Он человек. Все еще человек. И не может, не хочет делать шаг в это небо. Не может, не хочет, не хочет, не хо…
Мастер Ханс уснул лицом в книгу. Вино расплескалось на пол. Свечи потухли. Струйка слюны стекала из уголка рта спящего, прожигая дыру в страницах…
* * *Януш Герт поспешно пробирался по узким улочкам, жался к стенам, стараясь держаться в тени. Мятый плащ с капюшоном окутывал его нескладную персону от макушки до серебряных шпор на видавших виды поношенных сапогах. Да еще торчали мосластые кулаки, перепачканные чернилами. До Соборной библиотеки — только ради старинных книг он еще выбирался в город — оставалось не более пятисот шагов. Может хоть в этот раз повезет? Четыреста, триста, двести… Не обошлось.
Пьяный солдат — здоровенная смрадная туша в заляпанной жиром кожанке. За ним повизгивают размалеванные девицы.
— Какие люди в столице! Янчик, свет ты наш, неужели не надоело? А, небось, лишние денежки в кошельке завелись?! Покажи-ка дяде Губерту свои монетки!
Януш пробовал не дышать, пока грязные пальцы хлопали по карманам. Уже давно он хранил все важное в голенищах сапог, а в кошельке держал мелочь.
— Всего-то? Обеднел ты, Янчик, оскудел брюхом. Ну, хоть перстенек подобрался — и то душе радость. Ванда, Юна — которой пойдет, та и носить будет!

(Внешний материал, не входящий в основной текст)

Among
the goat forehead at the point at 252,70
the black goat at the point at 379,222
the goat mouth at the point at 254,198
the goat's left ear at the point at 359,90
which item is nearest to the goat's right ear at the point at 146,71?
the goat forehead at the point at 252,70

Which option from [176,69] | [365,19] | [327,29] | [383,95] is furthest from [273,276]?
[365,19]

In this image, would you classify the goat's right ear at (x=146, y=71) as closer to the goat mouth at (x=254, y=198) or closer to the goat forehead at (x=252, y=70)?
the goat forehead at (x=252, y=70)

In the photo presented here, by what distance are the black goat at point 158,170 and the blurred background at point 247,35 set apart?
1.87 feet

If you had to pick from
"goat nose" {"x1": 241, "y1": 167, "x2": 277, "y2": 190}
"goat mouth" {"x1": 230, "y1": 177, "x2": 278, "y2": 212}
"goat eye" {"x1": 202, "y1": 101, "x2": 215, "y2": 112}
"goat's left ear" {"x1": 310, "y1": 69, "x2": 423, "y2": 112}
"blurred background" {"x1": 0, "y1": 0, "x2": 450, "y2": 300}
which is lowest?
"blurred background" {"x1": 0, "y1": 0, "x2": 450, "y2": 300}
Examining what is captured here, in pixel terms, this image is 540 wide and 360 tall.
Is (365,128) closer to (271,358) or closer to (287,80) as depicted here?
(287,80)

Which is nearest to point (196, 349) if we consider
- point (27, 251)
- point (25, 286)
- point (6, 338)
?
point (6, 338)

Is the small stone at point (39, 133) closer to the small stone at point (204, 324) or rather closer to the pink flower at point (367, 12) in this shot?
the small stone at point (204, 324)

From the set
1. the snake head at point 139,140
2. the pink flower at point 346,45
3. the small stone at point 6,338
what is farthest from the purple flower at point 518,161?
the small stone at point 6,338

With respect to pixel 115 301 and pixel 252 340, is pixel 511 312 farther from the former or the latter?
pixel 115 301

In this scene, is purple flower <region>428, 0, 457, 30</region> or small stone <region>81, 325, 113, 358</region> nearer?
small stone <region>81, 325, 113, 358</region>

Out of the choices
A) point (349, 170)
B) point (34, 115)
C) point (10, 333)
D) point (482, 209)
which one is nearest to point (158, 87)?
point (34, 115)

Девчонки, визжа и скалясь друг на дружку красными ртами, стали наперебой примерять игрушку. Перстенек было жалко до слез — одна из немногих уцелевших отцовых еще вещей. Но сам виноват, плати.
Перстеньком завладела младшая с виду, рыжая и патлатая красотка. Она прыгала, как дитя, любовалась собой, ловила лунный свет в фиолетовый чистый камень. Ее товарка стояла, уперев руки в раскормленные бока, и поливала подружку бранью. Солдат хохотал, хрюкая и пуская слюни.
Януш попробовал тихо свернуть во дворик. Там — он точно помнил — была лестница на крышу, а по влажной от росы черепице вояка за ним не угонится. Но человек-туша снова загородил дорогу.